**JOB A:** Repeat the patent claim on document similarity search word for word.

**READING TEXT:**

CPC G06F 40/194 (2020.01) [G06F 16/3347 (2019.01); G06F 16/338 (2019.01); G06F 40/284 (2020.01)] | 20 Claims |
1. A method comprising:
accessing, by at least one processor, a training set of stored documents;
wherein the training set of stored documents comprise:
at least one existing pair of stored documents representing at least one pair of stored documents that are similar to each other, and
at least one non-existing pair of stored documents representing at least one pair of stored documents that are not similar to each other;
generating, by the at least one processor, a plurality of initial stored document word embeddings within each stored document of the set of stored documents;
wherein the plurality of initial stored document word embeddings comprise a plurality of stored document vector representations of a plurality of words in text of each stored document;
determining, by the at least one processor, an average stored document word embedding vector for the plurality of initial stored document word embeddings for each stored document;
utilizing, by the at least one processor, a similarity model to determine a similarity metric of a similarity between a first stored document and a second stored document of each candidate pair of a plurality of candidate pairs of stored documents in the set of stored documents based at least in part on the average stored document word embedding vector of each of the first stored document and the second stored document;
generating, by the at least one processor, a plurality of refined stored document word embeddings for each stored document in the set of stored documents by backpropagating an error of the similarity metric of each candidate pair, wherein the error is based at least in part on the at least one existing pair and the at least one non-existing pair;
generating, by the at least one processor, a refined average stored document word embedding vector for the plurality of refined stored document word embeddings for each stored document;
receiving, by the at least one processor, a search query from a computing device associated with a user;
wherein the search query comprises an input document having text;
generating, by the at least one processor, a plurality of input document word embeddings within the input document;
wherein the plurality of input document word embeddings comprise a plurality of vector representations of a plurality of words in the text of the input document;
determining, by the at least one processor, an average input document word embedding vector for the plurality of input document word embeddings for the input document;
utilizing, by the at least one processor, the similarity model to determine an input document similarity metric of an input document similarity between the input document and each stored document in the set of stored documents based at least in part on the average input document word embedding vector and the refined average stored document word embedding vector of each stored document; and
instructing, by the at least one processor, the computing device to display a ranked list of stored documents in response to the search query.

**EXTRACTED MATERIAL:**
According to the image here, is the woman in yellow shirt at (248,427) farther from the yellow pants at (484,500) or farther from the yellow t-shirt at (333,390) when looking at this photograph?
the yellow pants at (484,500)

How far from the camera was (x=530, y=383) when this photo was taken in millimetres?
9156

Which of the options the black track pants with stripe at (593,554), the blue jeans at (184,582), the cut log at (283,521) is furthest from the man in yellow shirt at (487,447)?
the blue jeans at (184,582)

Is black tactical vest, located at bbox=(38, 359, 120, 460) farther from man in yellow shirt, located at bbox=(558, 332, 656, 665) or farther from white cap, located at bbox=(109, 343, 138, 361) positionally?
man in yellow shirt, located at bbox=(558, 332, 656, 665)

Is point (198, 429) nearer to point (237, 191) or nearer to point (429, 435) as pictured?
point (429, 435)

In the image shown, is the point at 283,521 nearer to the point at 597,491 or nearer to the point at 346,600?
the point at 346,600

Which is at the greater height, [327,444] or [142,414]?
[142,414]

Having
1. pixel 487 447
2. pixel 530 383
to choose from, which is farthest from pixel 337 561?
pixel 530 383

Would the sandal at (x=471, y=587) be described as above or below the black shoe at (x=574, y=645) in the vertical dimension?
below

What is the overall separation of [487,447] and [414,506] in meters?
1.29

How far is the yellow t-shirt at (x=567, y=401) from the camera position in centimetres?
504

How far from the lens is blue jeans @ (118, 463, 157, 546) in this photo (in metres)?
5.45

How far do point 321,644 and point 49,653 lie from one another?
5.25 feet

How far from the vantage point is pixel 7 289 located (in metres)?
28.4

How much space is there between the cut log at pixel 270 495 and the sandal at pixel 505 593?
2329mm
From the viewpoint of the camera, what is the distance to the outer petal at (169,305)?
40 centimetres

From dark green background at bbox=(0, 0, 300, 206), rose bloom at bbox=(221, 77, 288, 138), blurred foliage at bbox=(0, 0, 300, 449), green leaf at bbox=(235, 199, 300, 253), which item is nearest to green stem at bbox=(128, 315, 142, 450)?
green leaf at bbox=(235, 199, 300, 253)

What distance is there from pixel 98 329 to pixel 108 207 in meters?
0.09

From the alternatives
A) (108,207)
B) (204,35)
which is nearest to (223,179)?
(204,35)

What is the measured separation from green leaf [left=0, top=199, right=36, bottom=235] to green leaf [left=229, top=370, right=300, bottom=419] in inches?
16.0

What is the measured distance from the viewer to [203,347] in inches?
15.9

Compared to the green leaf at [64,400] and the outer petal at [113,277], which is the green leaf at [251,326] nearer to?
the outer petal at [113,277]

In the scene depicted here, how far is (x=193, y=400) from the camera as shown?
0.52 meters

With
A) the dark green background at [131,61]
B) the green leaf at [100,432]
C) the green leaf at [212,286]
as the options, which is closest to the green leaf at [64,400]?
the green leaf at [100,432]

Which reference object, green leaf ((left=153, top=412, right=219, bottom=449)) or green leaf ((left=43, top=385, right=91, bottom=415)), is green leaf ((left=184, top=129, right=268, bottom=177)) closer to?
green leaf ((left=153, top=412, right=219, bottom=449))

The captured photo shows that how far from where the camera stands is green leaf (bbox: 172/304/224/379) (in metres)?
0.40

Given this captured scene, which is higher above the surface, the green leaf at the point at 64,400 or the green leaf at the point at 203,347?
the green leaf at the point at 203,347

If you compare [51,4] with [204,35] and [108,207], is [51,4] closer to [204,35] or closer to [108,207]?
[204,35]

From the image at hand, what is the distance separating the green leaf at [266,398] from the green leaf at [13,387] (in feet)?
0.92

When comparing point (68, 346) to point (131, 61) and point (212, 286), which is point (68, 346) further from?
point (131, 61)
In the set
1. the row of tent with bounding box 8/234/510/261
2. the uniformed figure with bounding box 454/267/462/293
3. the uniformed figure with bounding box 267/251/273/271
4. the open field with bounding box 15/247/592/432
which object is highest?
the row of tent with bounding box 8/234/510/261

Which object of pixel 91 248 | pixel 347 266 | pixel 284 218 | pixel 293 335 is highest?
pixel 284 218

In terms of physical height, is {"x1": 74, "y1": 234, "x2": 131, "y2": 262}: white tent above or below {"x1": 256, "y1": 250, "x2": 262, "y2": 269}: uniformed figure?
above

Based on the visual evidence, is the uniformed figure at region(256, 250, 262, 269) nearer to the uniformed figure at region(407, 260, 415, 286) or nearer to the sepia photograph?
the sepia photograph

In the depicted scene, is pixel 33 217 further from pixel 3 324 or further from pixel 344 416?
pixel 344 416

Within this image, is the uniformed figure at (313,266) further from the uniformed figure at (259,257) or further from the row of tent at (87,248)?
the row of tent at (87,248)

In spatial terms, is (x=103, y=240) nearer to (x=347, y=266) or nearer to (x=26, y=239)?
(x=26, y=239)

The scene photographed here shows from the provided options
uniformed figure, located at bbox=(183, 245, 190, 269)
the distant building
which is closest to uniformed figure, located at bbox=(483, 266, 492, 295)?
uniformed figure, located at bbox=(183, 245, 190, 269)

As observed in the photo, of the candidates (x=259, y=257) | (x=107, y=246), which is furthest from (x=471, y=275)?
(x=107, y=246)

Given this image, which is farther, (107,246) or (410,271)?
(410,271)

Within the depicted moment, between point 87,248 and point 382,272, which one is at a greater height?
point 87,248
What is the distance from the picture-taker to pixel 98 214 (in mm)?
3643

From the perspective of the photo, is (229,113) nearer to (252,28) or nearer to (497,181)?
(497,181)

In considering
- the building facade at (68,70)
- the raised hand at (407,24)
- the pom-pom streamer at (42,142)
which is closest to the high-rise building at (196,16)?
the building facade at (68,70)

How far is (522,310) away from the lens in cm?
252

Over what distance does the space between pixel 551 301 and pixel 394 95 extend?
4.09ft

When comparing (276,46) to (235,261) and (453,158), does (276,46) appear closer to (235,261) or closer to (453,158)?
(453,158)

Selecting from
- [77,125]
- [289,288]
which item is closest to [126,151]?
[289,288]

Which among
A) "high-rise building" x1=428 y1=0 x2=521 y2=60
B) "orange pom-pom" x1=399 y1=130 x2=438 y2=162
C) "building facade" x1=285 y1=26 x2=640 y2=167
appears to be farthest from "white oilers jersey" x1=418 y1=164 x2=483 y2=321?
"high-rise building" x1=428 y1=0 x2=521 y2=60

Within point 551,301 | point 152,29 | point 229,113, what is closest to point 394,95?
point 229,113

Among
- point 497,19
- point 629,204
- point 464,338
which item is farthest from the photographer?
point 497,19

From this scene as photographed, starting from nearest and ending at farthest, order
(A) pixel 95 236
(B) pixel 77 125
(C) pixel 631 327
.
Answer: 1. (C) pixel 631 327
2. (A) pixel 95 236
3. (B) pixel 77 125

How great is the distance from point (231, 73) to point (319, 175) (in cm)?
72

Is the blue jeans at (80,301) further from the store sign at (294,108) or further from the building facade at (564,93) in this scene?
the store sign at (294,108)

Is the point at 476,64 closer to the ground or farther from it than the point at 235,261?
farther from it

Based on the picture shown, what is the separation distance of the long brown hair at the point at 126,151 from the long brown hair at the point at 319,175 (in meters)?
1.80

**JOB B:** List every line of the entries above that contains the string "captured". Case counts.

**EXERCISE OUTPUT A:**
CPC G06F 40/194 (2020.01) [G06F 16/3347 (2019.01); G06F 16/338 (2019.01); G06F 40/284 (2020.01)] | 20 Claims |
1. A method comprising:
accessing, by at least one processor, a training set of stored documents;
wherein the training set of stored documents comprise:
at least one existing pair of stored documents representing at least one pair of stored documents that are similar to each other, and
at least one non-existing pair of stored documents representing at least one pair of stored documents that are not similar to each other;
generating, by the at least one processor, a plurality of initial stored document word embeddings within each stored document of the set of stored documents;
wherein the plurality of initial stored document word embeddings comprise a plurality of stored document vector representations of a plurality of words in text of each stored document;
determining, by the at least one processor, an average stored document word embedding vector for the plurality of initial stored document word embeddings for each stored document;
utilizing, by the at least one processor, a similarity model to determine a similarity metric of a similarity between a first stored document and a second stored document of each candidate pair of a plurality of candidate pairs of stored documents in the set of stored documents based at least in part on the average stored document word embedding vector of each of the first stored document and the second stored document;
generating, by the at least one processor, a plurality of refined stored document word embeddings for each stored document in the set of stored documents by backpropagating an error of the similarity metric of each candidate pair, wherein the error is based at least in part on the at least one existing pair and the at least one non-existing pair;
generating, by the at least one processor, a refined average stored document word embedding vector for the plurality of refined stored document word embeddings for each stored document;
receiving, by the at least one processor, a search query from a computing device associated with a user;
wherein the search query comprises an input document having text;
generating, by the at least one processor, a plurality of input document word embeddings within the input document;
wherein the plurality of input document word embeddings comprise a plurality of vector representations of a plurality of words in the text of the input document;
determining, by the at least one processor, an average input document word embedding vector for the plurality of input document word embeddings for the input document;
utilizing, by the at least one processor, the similarity model to determine an input document similarity metric of an input document similarity between the input document and each stored document in the set of stored documents based at least in part on the average input document word embedding vector and the refined average stored document word embedding vector of each stored document; and
instructing, by the at least one processor, the computing device to display a ranked list of stored documents in response to the search query.

**EXERCISE OUTPUT B:**
The captured photo shows that how far from where the camera stands is green leaf (bbox: 172/304/224/379) (in metres)?
Given this captured scene, which is higher above the surface, the green leaf at the point at 64,400 or the green leaf at the point at 203,347?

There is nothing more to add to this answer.